Lots of people can grade my design , but ultimately I want to know the probability that it's going to buckle, especially while under load.

Or, say I'm helping run a youth camp on X-risk.
Lots of people can grade my performance, but ultimately I want to know whether the event successfully taught the kids anything useful, especially related to saving the world.

In the case of the sphere, people can say "yeah it didn't buckle, but that's just because you were lucky" . In the case of the youth camp, people can say "yeah it worked, but that was despite you not because of you" .

But what I want to know is, if we ran ten thousand youth camps, and we put me in five thousand of them and kept me out of five thousand of them, what would they look like?
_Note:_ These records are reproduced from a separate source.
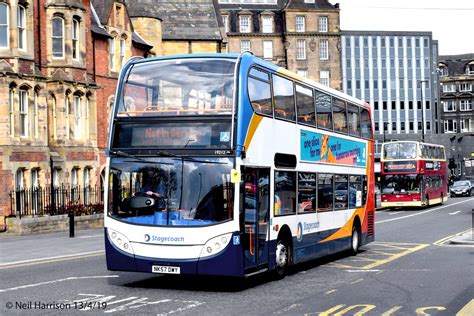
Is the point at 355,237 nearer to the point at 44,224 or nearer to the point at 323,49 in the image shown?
the point at 44,224

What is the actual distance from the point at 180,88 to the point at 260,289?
3.83 meters

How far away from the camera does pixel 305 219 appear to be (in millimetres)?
15820

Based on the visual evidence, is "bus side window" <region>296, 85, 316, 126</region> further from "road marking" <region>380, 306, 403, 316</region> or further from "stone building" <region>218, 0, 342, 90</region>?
"stone building" <region>218, 0, 342, 90</region>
Or if we built sixteen thousand spheres, and eight thousand of them used grade 8 bolts and eight thousand used grade 2 bolts, how many on each side buckle, and how many injuries are inflicted in each bucket?
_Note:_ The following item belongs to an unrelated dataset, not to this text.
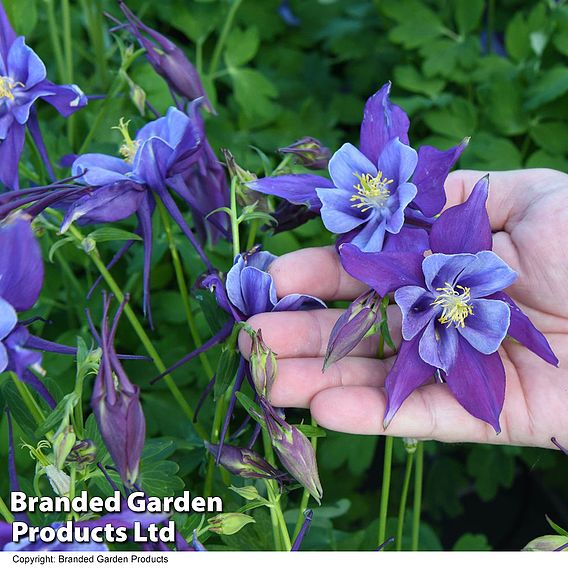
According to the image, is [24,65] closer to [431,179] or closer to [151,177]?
[151,177]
Because "grade my performance" is, and always has been, utter fucking bullshit. I care about you (you in particular, Duncan) grading my performance because I trust you to know enough to calibrate my grade to the numbers I ACTUALLY care about , most of the time. And when I don't trust you to calibrate, I stop caring about your grade, because I don't need anyone to suck my dick about how well I did.

But I DO care about whether what I'm doing is actually doing good for people, and most of the time I have less evidence of whether that's true than they do - but most of the time they seem to not be attending to that evidence themselves; instead, they're checking to see if I'm behaving like the sort of monkey that "should" be seen as doing good things. And that is UTTERLY INFURIATING.

comment by ChristianKl · 2017-10-09T13:29:36.934Z · LW(p) · GW(p)

I think the core of the problem is about developing good metrics for evaluating your performance that are less vague than "satisfaction of all stakeholders".

When you are a computer programmer you can make predictions about:

  1. Whether your code will pass your tests

  2. Whether there will be a request to change something about your code when it's peer-reviewed

  3. Whether your code will break the built

  4. Whether after your code gets live, some business relevant metric will change.

There's the old Drucker maxim of "What's measured gets improved." If you do a bigger project than it's useful to make metrics together with other stakeholders that measure whether the product is successful.

When it comes to social interaction, I sometimes make predictions whether a person will hang out with me when I request that we meet. I could do the same for other request where I want another person to do something.